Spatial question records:
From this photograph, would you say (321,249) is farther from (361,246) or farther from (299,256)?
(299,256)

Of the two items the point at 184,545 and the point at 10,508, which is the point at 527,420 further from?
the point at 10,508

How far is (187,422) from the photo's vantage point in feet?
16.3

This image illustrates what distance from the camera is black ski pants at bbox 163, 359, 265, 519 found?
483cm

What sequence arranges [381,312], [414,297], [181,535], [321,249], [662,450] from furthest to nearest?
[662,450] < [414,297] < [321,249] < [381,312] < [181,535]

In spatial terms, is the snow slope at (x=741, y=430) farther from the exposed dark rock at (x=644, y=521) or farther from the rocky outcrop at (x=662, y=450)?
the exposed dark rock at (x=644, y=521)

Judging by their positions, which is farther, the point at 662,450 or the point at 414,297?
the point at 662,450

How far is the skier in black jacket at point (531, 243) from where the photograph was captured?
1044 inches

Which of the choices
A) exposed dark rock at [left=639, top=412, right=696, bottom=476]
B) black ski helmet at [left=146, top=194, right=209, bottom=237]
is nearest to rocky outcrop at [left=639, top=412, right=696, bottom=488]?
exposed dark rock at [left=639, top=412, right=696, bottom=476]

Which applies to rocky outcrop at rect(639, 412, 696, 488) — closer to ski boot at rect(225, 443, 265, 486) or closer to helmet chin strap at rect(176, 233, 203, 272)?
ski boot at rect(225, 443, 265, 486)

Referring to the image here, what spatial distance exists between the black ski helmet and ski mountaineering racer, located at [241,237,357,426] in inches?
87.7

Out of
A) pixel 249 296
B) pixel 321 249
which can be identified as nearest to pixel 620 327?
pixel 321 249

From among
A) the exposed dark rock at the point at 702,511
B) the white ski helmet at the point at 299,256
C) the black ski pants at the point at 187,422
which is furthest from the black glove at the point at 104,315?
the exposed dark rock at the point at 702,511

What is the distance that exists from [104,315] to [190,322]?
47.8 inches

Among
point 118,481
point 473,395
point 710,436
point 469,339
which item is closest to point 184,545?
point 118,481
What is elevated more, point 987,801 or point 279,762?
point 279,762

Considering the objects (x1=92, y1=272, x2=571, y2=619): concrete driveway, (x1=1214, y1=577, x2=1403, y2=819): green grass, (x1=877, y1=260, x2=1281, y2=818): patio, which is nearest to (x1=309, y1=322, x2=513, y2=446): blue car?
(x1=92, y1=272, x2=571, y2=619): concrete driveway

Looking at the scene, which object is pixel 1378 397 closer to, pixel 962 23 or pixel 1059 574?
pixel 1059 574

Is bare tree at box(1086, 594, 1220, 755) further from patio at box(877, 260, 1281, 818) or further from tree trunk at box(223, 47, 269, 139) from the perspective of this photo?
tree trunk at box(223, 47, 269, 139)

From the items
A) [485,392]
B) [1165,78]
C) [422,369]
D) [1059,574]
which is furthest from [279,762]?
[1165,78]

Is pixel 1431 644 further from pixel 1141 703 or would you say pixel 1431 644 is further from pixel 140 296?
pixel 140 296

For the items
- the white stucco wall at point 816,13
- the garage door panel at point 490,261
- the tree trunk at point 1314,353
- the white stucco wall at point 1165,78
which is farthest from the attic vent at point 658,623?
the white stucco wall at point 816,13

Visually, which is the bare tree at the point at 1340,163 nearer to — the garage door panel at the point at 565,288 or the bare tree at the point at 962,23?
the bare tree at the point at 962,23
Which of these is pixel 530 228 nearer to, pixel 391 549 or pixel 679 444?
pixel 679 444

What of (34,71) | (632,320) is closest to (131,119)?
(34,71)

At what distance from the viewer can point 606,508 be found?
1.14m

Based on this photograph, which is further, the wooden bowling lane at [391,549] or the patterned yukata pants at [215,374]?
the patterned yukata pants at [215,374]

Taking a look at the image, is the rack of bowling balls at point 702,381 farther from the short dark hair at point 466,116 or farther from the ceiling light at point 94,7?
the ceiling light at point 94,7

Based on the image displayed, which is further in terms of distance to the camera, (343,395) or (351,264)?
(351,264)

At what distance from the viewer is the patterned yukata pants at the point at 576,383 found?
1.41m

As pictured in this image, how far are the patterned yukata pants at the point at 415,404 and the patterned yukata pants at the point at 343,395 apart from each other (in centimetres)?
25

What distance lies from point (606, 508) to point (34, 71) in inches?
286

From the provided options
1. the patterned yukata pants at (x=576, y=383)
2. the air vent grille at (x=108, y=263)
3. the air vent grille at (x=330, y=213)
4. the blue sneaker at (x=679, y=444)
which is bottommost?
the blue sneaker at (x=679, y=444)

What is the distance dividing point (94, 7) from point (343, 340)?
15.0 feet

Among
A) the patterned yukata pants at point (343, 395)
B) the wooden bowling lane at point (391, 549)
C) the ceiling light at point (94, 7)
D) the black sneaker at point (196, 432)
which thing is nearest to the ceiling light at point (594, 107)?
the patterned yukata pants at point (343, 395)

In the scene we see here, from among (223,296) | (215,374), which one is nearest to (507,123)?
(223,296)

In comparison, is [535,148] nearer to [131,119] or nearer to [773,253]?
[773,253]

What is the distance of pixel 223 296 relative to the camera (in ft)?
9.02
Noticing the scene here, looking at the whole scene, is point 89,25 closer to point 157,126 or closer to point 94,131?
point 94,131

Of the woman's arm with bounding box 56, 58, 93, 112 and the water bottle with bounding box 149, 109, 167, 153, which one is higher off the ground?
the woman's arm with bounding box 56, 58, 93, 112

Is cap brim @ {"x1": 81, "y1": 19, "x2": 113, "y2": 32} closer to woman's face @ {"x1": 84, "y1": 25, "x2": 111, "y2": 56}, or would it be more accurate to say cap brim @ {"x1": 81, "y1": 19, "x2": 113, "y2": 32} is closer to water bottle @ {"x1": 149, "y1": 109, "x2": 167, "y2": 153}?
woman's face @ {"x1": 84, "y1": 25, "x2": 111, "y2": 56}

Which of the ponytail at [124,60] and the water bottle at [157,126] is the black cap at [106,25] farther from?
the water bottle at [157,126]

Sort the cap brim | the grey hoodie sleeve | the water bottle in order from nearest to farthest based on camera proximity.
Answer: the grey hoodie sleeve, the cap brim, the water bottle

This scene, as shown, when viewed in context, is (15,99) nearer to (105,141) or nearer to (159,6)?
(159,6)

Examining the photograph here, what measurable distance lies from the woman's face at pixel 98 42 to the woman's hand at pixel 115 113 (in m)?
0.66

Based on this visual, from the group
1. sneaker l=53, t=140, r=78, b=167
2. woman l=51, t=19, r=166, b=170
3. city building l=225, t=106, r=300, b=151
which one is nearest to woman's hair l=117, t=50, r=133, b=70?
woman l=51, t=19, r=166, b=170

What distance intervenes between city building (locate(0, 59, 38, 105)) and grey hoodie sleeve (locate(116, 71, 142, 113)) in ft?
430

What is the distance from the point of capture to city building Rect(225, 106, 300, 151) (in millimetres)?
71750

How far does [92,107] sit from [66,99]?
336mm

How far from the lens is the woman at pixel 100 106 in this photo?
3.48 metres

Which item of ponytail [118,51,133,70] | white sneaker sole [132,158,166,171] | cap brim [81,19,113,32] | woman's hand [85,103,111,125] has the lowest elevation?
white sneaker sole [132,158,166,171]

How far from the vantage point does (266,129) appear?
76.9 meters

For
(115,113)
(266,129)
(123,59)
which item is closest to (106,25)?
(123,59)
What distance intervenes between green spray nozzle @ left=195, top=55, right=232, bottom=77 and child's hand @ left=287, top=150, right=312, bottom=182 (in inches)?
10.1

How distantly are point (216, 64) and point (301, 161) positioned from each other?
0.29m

Problem statement:
Make an exact copy of the listing, including every line.

Exercise result:
From this photograph, would you say (321,249) is farther from (361,246) or farther from (299,256)?
(299,256)

Of the two items the point at 184,545 and the point at 10,508, which is the point at 527,420 further from?
the point at 10,508

How far is (187,422) from the photo's vantage point in feet?
16.3

This image illustrates what distance from the camera is black ski pants at bbox 163, 359, 265, 519 found?
483cm

What sequence arranges [381,312], [414,297], [181,535], [321,249], [662,450] from furthest to nearest?
[662,450] < [414,297] < [321,249] < [381,312] < [181,535]

In spatial terms, is the snow slope at (x=741, y=430) farther from the exposed dark rock at (x=644, y=521) or farther from the rocky outcrop at (x=662, y=450)?
the exposed dark rock at (x=644, y=521)

Judging by their positions, which is farther, the point at 662,450 or the point at 414,297?
the point at 662,450

How far is the skier in black jacket at point (531, 243) from where the photograph was captured?
1044 inches

Which of the choices
A) exposed dark rock at [left=639, top=412, right=696, bottom=476]
B) black ski helmet at [left=146, top=194, right=209, bottom=237]
is nearest to rocky outcrop at [left=639, top=412, right=696, bottom=488]?
exposed dark rock at [left=639, top=412, right=696, bottom=476]

Which applies to rocky outcrop at rect(639, 412, 696, 488) — closer to ski boot at rect(225, 443, 265, 486) or closer to helmet chin strap at rect(176, 233, 203, 272)?
ski boot at rect(225, 443, 265, 486)

Referring to the image here, what spatial distance exists between the black ski helmet and ski mountaineering racer, located at [241,237,357,426] in inches?
87.7

Out of
A) pixel 249 296
B) pixel 321 249
which can be identified as nearest to pixel 620 327?
pixel 321 249

From among
A) the exposed dark rock at the point at 702,511
B) the white ski helmet at the point at 299,256
C) the black ski pants at the point at 187,422
which is furthest from the black glove at the point at 104,315?
the exposed dark rock at the point at 702,511

What is the distance that exists from [104,315] to [190,322]?
47.8 inches

Among
point 118,481
point 473,395
point 710,436
point 469,339
which item is closest to point 184,545?
point 118,481
What is elevated more, point 987,801 or point 279,762?
point 279,762

Considering the objects (x1=92, y1=272, x2=571, y2=619): concrete driveway, (x1=1214, y1=577, x2=1403, y2=819): green grass, (x1=877, y1=260, x2=1281, y2=818): patio, which is nearest to (x1=309, y1=322, x2=513, y2=446): blue car?
(x1=92, y1=272, x2=571, y2=619): concrete driveway

Looking at the scene, which object is pixel 1378 397 closer to, pixel 962 23 or pixel 1059 574?
pixel 1059 574

Is bare tree at box(1086, 594, 1220, 755) further from patio at box(877, 260, 1281, 818) or further from tree trunk at box(223, 47, 269, 139) from the perspective of this photo?
tree trunk at box(223, 47, 269, 139)

From the items
A) [485,392]
B) [1165,78]
C) [422,369]
D) [1059,574]
which is furthest from [279,762]?
[1165,78]

Is pixel 1431 644 further from pixel 1141 703 or would you say pixel 1431 644 is further from pixel 140 296?
pixel 140 296

For the items
- the white stucco wall at point 816,13
- the garage door panel at point 490,261
- the tree trunk at point 1314,353
- the white stucco wall at point 1165,78
which is farthest from the attic vent at point 658,623?
the white stucco wall at point 816,13

Visually, which is the bare tree at the point at 1340,163 nearer to — the garage door panel at the point at 565,288 or the bare tree at the point at 962,23?
the bare tree at the point at 962,23
Which of these is pixel 530 228 nearer to, pixel 391 549 or pixel 679 444?
pixel 679 444

What of (34,71) | (632,320) is closest to (131,119)?
(34,71)

At what distance from the viewer can point 606,508 be found?
1.14m

Based on this photograph, which is further, the wooden bowling lane at [391,549] or the patterned yukata pants at [215,374]?
the patterned yukata pants at [215,374]

Taking a look at the image, is the rack of bowling balls at point 702,381 farther from the short dark hair at point 466,116 or farther from the ceiling light at point 94,7?
the ceiling light at point 94,7

Based on the image displayed, which is further in terms of distance to the camera, (343,395) or (351,264)?
(351,264)

At what distance from the viewer is the patterned yukata pants at the point at 576,383 found?
1.41m

As pictured in this image, how far are the patterned yukata pants at the point at 415,404 and the patterned yukata pants at the point at 343,395 apart from each other (in centimetres)?
25

What distance lies from point (606, 508) to point (34, 71) in inches?
286

From the provided options
1. the patterned yukata pants at (x=576, y=383)
2. the air vent grille at (x=108, y=263)
3. the air vent grille at (x=330, y=213)
4. the blue sneaker at (x=679, y=444)
which is bottommost?
the blue sneaker at (x=679, y=444)

What is the distance dividing point (94, 7) from point (343, 340)?
15.0 feet

Among
A) the patterned yukata pants at point (343, 395)
B) the wooden bowling lane at point (391, 549)
C) the ceiling light at point (94, 7)
D) the black sneaker at point (196, 432)
which thing is nearest to the ceiling light at point (594, 107)?
the patterned yukata pants at point (343, 395)

In the scene we see here, from among (223,296) | (215,374), which one is nearest to (507,123)?
(223,296)

In comparison, is [535,148] nearer to [131,119] or nearer to [773,253]?
[773,253]

What is the distance of pixel 223 296 relative to the camera (in ft)?
9.02
Noticing the scene here, looking at the whole scene, is point 89,25 closer to point 157,126 or closer to point 94,131?
point 94,131

Of the woman's arm with bounding box 56, 58, 93, 112 and the water bottle with bounding box 149, 109, 167, 153, which one is higher off the ground?
the woman's arm with bounding box 56, 58, 93, 112

Is cap brim @ {"x1": 81, "y1": 19, "x2": 113, "y2": 32} closer to woman's face @ {"x1": 84, "y1": 25, "x2": 111, "y2": 56}, or would it be more accurate to say cap brim @ {"x1": 81, "y1": 19, "x2": 113, "y2": 32} is closer to water bottle @ {"x1": 149, "y1": 109, "x2": 167, "y2": 153}?
woman's face @ {"x1": 84, "y1": 25, "x2": 111, "y2": 56}

Which of the ponytail at [124,60] and the water bottle at [157,126] is the black cap at [106,25] farther from?
the water bottle at [157,126]

Sort the cap brim | the grey hoodie sleeve | the water bottle in order from nearest to farthest based on camera proximity.
Answer: the grey hoodie sleeve, the cap brim, the water bottle

This scene, as shown, when viewed in context, is (15,99) nearer to (105,141) or nearer to (159,6)?
(159,6)

Examining the photograph here, what measurable distance lies from the woman's face at pixel 98 42 to the woman's hand at pixel 115 113 (in m)?
0.66

Based on this visual, from the group
1. sneaker l=53, t=140, r=78, b=167
2. woman l=51, t=19, r=166, b=170
3. city building l=225, t=106, r=300, b=151
which one is nearest to woman's hair l=117, t=50, r=133, b=70?
woman l=51, t=19, r=166, b=170

What distance intervenes between city building (locate(0, 59, 38, 105)) and grey hoodie sleeve (locate(116, 71, 142, 113)) in ft?
430

What is the distance from the point of capture to city building Rect(225, 106, 300, 151) (in millimetres)?
71750

How far does [92,107] sit from [66,99]?
336mm

How far from the lens is the woman at pixel 100 106 in this photo?
3.48 metres

Which item of ponytail [118,51,133,70] | white sneaker sole [132,158,166,171] | cap brim [81,19,113,32] | woman's hand [85,103,111,125] has the lowest elevation?
white sneaker sole [132,158,166,171]

How far from the vantage point does (266,129) appear?
76.9 meters

For
(115,113)
(266,129)
(123,59)
which item is closest to (106,25)?
(123,59)
What distance intervenes between green spray nozzle @ left=195, top=55, right=232, bottom=77 and child's hand @ left=287, top=150, right=312, bottom=182 (in inches)?
10.1

How distantly are point (216, 64) and point (301, 161) positioned from each other?
0.29m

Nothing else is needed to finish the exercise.